* [AIM OF THE EXERCISE]
The listing below holds pictures; exclude them. Return exactly the lines from the one with "und Anverwandte" through the one with "4. 体操场：体操场是体操运动的主要场地，由体操场、体操护栏、体操护网等组成。".

* [MATERIAL FOR THIS EXERCISE]
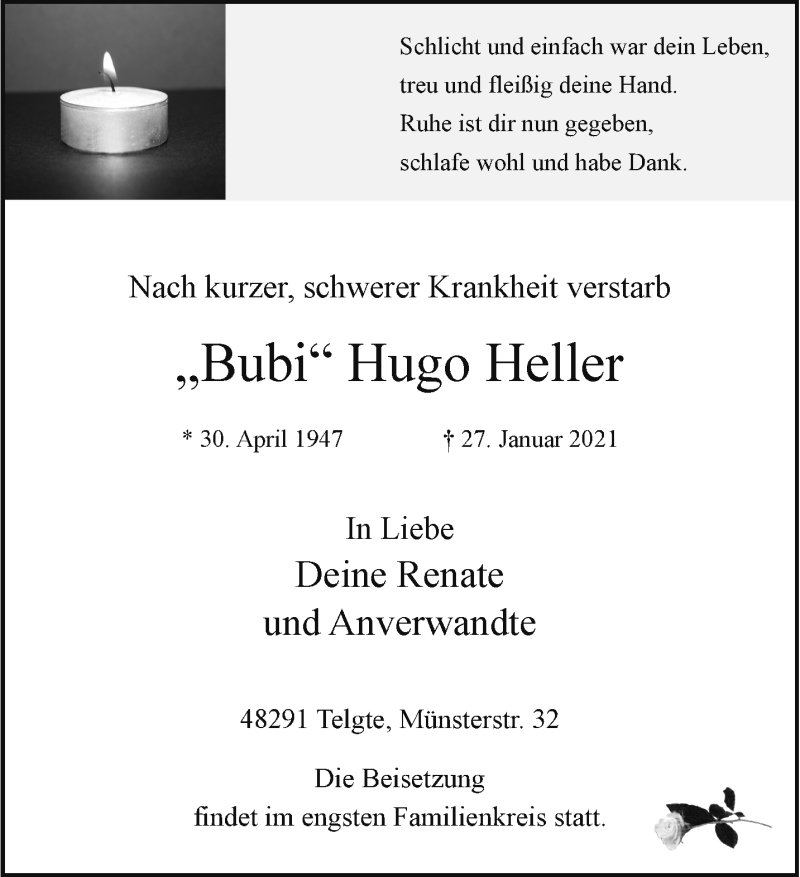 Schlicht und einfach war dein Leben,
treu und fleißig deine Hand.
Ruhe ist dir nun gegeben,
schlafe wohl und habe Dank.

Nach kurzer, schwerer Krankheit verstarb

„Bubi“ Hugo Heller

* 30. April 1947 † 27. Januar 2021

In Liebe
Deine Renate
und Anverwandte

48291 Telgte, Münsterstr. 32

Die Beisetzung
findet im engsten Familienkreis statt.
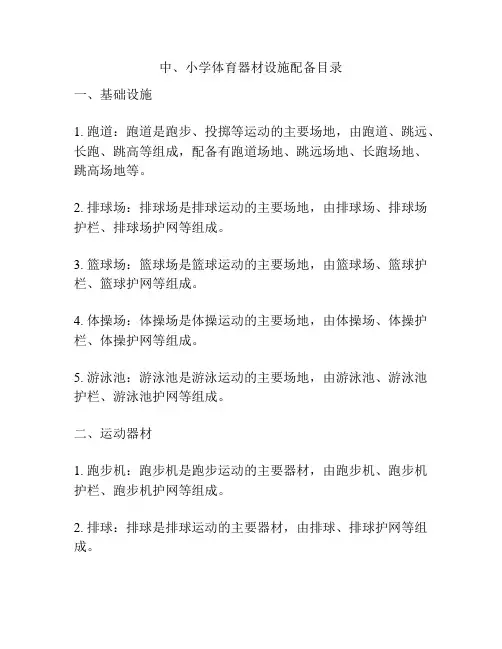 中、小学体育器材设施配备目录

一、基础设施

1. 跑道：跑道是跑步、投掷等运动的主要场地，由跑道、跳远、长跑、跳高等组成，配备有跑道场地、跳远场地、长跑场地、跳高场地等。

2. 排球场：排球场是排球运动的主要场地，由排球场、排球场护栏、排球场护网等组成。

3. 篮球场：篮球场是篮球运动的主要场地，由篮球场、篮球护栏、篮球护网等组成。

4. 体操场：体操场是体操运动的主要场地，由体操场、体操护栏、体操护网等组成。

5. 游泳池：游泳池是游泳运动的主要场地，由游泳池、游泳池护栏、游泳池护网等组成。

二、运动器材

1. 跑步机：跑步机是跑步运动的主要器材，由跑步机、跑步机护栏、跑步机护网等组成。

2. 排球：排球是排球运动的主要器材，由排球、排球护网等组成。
==
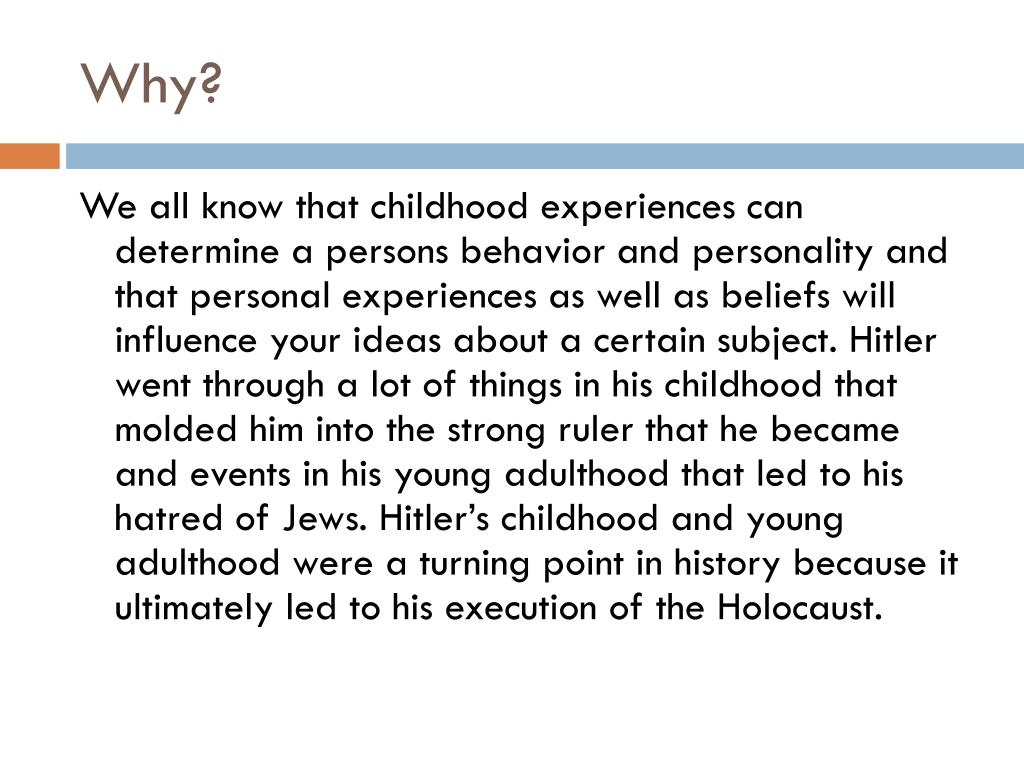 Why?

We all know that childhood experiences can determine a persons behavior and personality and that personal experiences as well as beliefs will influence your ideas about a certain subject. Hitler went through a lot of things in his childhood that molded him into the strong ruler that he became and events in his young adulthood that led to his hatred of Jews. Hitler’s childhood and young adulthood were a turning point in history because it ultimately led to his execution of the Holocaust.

* [OUTPUT BELOW]
und Anverwandte

48291 Telgte, Münsterstr. 32

Die Beisetzung
findet im engsten Familienkreis statt.
 中、小学体育器材设施配备目录

一、基础设施

1. 跑道：跑道是跑步、投掷等运动的主要场地，由跑道、跳远、长跑、跳高等组成，配备有跑道场地、跳远场地、长跑场地、跳高场地等。

2. 排球场：排球场是排球运动的主要场地，由排球场、排球场护栏、排球场护网等组成。

3. 篮球场：篮球场是篮球运动的主要场地，由篮球场、篮球护栏、篮球护网等组成。

4. 体操场：体操场是体操运动的主要场地，由体操场、体操护栏、体操护网等组成。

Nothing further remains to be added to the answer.